_GOAL OF THE EXERCISE_. Would you copy the records exactly, leaving the pictures out?

_EXTRACTED INFORMATION_.
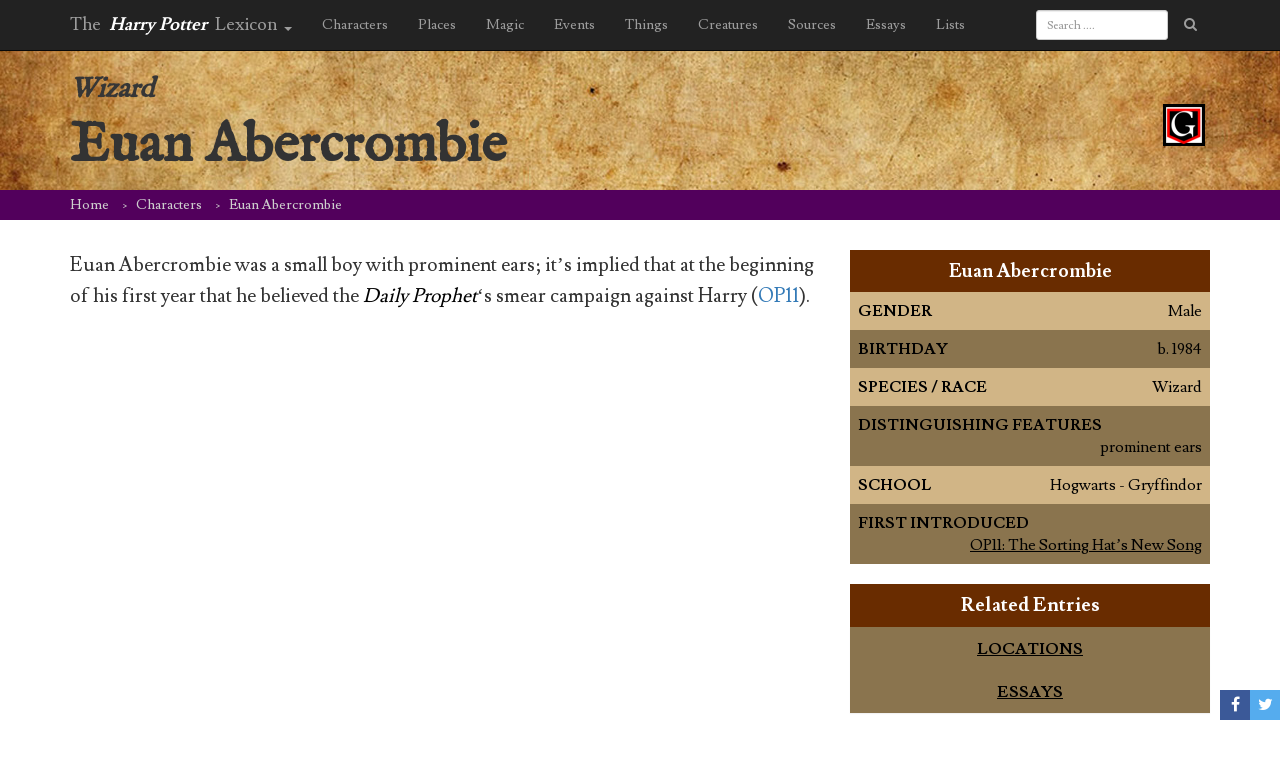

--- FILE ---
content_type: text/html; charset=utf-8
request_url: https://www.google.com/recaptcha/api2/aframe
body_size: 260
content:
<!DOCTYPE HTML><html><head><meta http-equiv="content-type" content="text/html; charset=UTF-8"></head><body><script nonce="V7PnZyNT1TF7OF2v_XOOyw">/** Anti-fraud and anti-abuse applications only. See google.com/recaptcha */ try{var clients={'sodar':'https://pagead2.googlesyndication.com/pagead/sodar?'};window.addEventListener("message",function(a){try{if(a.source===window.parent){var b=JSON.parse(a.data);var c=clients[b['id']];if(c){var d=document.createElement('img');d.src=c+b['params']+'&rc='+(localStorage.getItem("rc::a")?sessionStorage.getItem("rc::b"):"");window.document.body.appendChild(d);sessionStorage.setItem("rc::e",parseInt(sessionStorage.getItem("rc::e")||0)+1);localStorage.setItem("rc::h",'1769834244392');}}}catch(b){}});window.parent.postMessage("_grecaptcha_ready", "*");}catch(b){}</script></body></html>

_TASK RESPONSE_.
--- FILE ---
content_type: text/html; charset=utf-8
request_url: https://www.google.com/recaptcha/api2/aframe
body_size: 260
content:
<!DOCTYPE HTML><html><head><meta http-equiv="content-type" content="text/html; charset=UTF-8"></head><body><script nonce="V7PnZyNT1TF7OF2v_XOOyw">/** Anti-fraud and anti-abuse applications only. See google.com/recaptcha */ try{var clients={'sodar':'https://pagead2.googlesyndication.com/pagead/sodar?'};window.addEventListener("message",function(a){try{if(a.source===window.parent){var b=JSON.parse(a.data);var c=clients[b['id']];if(c){var d=document.createElement('img');d.src=c+b['params']+'&rc='+(localStorage.getItem("rc::a")?sessionStorage.getItem("rc::b"):"");window.document.body.appendChild(d);sessionStorage.setItem("rc::e",parseInt(sessionStorage.getItem("rc::e")||0)+1);localStorage.setItem("rc::h",'1769834244392');}}}catch(b){}});window.parent.postMessage("_grecaptcha_ready", "*");}catch(b){}</script></body></html>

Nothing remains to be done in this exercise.